The book is beautifully designed, and if not anything else it's nice to exhibit it on the shelf because of the perfect use of colors. But it's also a good reference point to the program itself and to workflow of the different projects from branding, illustrations to the apps. I was mostly interested in the app workflow and projects. There is just two of them. It would be lovely if Serif would make another book about wireframes, more app projects, more ux/ui. But I also loved the illustration projects with all the details and workflow presented. This field would too need its own book :)
I enjoy using the software, but it's apparently not as easy to explain or elucidate. Some of the specific features to do specific things -- I'm thinking like a toolbelt or cookbook -- are missing from this book, among other criticisms:
1.) It's heavy. It feels like it was created as a coffee table book rather than a manual or guide to work through. It doesn't feel educational, and it certainly isn't any fun lugging around with my (much lighter) iPad Pro as I learn their software. It needs to be as lightweight as the software they create.

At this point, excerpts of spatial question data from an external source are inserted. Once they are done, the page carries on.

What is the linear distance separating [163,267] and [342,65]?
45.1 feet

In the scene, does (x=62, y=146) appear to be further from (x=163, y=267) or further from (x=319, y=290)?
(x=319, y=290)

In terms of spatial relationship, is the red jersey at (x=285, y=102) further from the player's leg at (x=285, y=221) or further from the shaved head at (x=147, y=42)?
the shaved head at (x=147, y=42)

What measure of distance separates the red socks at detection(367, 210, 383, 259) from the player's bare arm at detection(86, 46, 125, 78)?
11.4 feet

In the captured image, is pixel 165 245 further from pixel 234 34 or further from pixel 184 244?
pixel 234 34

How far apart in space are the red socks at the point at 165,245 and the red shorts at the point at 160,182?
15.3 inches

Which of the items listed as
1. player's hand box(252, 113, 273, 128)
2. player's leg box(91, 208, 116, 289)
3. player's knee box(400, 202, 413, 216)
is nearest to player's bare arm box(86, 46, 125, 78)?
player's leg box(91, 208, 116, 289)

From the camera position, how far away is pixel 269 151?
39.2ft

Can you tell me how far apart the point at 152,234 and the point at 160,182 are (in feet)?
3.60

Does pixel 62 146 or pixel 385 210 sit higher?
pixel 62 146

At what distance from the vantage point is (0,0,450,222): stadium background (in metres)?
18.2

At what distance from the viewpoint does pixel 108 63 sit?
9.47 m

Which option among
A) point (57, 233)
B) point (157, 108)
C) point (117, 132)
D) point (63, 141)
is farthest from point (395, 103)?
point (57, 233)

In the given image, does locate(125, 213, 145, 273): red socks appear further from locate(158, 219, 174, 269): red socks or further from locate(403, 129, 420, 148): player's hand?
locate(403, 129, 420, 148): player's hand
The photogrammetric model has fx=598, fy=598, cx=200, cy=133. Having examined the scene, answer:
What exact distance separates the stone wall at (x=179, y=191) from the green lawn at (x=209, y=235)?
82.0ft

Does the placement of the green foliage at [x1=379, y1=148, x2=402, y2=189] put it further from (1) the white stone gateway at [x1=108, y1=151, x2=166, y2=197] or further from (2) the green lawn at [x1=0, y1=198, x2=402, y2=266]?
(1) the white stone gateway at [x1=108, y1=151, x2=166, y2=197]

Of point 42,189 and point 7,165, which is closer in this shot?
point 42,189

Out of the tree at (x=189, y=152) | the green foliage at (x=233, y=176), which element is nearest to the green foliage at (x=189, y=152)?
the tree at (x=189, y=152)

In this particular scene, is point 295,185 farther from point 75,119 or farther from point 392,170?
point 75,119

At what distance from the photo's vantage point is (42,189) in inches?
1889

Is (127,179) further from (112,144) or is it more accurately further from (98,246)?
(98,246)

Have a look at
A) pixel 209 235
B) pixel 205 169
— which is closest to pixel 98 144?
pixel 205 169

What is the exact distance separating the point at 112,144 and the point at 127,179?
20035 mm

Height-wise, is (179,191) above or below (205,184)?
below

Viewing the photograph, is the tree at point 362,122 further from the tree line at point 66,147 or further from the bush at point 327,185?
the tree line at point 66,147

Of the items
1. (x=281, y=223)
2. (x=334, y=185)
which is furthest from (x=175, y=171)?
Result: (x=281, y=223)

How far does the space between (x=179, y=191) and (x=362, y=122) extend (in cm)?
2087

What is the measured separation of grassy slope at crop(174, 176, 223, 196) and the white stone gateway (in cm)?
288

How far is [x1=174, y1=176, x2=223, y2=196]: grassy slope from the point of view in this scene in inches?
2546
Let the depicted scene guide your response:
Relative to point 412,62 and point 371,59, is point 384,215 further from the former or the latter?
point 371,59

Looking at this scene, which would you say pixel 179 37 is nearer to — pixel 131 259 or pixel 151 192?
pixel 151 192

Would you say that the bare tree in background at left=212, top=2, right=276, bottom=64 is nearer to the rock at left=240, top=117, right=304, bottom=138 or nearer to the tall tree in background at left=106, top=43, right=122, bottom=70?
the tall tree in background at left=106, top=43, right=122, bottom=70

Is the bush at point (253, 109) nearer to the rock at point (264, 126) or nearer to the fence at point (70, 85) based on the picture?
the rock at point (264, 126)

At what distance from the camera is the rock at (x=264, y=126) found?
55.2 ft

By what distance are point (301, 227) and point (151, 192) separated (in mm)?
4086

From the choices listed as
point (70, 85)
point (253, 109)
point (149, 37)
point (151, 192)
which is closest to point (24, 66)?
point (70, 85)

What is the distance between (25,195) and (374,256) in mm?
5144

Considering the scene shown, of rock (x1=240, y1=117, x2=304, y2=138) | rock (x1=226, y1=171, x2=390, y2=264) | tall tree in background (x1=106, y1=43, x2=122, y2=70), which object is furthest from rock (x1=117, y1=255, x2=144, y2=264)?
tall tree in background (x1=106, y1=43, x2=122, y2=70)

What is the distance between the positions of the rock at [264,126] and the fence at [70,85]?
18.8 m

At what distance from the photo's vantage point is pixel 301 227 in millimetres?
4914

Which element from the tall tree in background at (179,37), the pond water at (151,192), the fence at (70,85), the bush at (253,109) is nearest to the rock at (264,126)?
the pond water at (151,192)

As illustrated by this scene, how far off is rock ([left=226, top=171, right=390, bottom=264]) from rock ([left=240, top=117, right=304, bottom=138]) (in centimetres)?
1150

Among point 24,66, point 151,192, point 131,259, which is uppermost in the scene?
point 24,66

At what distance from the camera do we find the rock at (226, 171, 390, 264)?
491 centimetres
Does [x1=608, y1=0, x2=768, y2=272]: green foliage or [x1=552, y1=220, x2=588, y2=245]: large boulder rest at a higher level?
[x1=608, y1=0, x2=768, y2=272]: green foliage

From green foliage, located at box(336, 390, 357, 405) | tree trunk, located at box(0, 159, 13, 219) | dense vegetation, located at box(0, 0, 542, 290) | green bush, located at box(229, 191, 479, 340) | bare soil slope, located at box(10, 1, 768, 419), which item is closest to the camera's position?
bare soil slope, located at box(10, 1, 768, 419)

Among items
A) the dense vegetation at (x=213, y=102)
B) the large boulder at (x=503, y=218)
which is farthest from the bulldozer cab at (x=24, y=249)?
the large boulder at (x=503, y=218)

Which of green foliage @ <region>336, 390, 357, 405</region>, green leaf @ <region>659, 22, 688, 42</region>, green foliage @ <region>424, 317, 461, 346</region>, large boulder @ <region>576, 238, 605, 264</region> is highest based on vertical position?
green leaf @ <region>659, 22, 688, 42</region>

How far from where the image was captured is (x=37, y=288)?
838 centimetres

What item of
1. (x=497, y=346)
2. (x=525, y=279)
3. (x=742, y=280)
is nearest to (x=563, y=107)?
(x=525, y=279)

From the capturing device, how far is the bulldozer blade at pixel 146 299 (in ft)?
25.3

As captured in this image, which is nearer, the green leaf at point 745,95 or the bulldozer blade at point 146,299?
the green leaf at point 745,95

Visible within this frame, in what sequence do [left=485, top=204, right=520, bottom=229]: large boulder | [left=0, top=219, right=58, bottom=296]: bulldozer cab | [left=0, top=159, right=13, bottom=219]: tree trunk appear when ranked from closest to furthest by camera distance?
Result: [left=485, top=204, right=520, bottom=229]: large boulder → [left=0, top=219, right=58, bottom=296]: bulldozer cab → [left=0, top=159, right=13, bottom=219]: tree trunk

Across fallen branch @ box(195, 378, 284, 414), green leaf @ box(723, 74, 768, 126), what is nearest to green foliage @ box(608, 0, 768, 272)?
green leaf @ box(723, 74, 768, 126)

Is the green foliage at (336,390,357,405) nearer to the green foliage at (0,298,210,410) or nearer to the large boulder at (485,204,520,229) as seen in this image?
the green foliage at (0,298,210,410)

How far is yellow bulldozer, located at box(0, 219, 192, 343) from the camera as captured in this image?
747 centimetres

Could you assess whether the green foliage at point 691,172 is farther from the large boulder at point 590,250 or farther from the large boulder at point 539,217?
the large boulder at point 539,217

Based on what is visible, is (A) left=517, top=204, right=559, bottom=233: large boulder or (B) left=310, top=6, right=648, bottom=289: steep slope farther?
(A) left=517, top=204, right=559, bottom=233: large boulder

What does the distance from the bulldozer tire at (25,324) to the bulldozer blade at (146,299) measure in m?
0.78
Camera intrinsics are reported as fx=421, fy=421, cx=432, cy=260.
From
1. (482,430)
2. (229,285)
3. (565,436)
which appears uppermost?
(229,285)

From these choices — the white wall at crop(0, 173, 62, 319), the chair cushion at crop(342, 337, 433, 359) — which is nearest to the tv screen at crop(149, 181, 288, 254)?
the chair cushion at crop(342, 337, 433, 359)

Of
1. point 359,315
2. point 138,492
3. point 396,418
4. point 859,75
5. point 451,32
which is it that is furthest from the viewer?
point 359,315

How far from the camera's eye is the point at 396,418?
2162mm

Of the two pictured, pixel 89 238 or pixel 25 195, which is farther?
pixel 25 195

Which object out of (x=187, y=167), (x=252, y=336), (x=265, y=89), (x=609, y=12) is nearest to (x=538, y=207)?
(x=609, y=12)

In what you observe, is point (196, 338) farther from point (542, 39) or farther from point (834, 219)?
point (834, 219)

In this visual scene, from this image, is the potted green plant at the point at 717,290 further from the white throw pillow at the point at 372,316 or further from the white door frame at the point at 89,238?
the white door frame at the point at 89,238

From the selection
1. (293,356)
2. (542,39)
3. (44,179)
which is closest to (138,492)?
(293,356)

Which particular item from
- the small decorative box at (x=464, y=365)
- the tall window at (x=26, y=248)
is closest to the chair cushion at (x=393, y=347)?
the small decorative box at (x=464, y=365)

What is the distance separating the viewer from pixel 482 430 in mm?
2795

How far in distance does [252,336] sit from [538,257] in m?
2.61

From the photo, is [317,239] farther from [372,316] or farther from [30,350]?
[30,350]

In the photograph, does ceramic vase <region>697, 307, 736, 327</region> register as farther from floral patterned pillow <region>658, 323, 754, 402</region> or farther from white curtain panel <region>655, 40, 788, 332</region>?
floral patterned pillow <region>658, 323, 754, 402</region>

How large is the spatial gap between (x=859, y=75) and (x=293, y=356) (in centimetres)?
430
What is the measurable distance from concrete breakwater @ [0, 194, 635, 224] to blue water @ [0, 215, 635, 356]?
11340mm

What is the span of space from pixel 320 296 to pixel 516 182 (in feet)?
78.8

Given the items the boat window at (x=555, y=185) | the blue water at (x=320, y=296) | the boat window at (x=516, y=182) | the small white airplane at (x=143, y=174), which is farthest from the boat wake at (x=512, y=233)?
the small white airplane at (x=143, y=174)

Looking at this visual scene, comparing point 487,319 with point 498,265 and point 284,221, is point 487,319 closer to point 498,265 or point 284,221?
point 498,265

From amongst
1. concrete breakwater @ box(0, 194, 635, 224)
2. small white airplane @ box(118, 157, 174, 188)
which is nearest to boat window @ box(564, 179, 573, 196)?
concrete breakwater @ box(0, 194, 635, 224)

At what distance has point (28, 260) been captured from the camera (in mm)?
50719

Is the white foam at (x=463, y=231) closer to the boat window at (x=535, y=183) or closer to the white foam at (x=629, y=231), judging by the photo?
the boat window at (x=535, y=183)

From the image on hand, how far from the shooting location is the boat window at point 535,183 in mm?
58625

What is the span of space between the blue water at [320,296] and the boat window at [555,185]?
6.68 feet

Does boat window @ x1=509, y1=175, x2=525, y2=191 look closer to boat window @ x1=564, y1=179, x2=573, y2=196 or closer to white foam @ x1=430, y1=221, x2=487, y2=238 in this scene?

2.) It's inaccessible. It doesn't feel like it was written to teach, or written to get a person started creating what they have in mind. Instead, the book walks through a bunch of workflows that seem far from what I actually want to do, have in mind, etc. The approach is just off. I didn't buy Affinity or this workbook to create what it wants me to create, or learn what it wants me to learn. Instead, I want to know the fastest, easiest way to accomplish tasks that I have in mind approaching a vector design software like Designer & Illustrator.
3.) It's not representative of the types of things many designers want to create. I'm specifically thinking of Japanese audiences with their drawings and art style, but also general simple, colorful graphics like logos, icons, bar button items, and the like. They showcase stuff that's either too generic (like clipart-style art) or too advanced & real (like realism). It's not a good book to flip through when figuring out what kinds of artwork you'd create using Affinity.
Overall, the right approach would've been to take the marketing on their homepage for Designer, broken into several types of artwork, and then teaching from there. I just don't see people having the patience to try some of their workflows, because people generally approach design software wanting to make a specific visual or image in their mind, and needing a clean, clear, modulated breakdown of those steps rather than a precreated result. The endgoal of the book is very different from what those designers have in mind.
The book is really well written, with lots of detailed information and pictures showing step by step instructions. Although the latter half of the book lost me (seeing as I'm not a designer, and I'm mostly just interested in the basics), the first half was exactly what I needed.
My only criticism is the hardback physical edition of the book I had was a bit large and cumbersome to read. It's presented much more like a coffee table book, than something you'd be able to have on your desk, to learn from.
It is nice to have a paper manual put together by the developers who made the program along with project tutorials of designers who use the program every day. A Must read if you want to really know the program!
Amazing workbook. It begins by showing all the basics and explains the user interface in detail. There are also some examples which you can follow and get to know the workflow. It's an amazing workbook that will tell you everything you need to know about the software.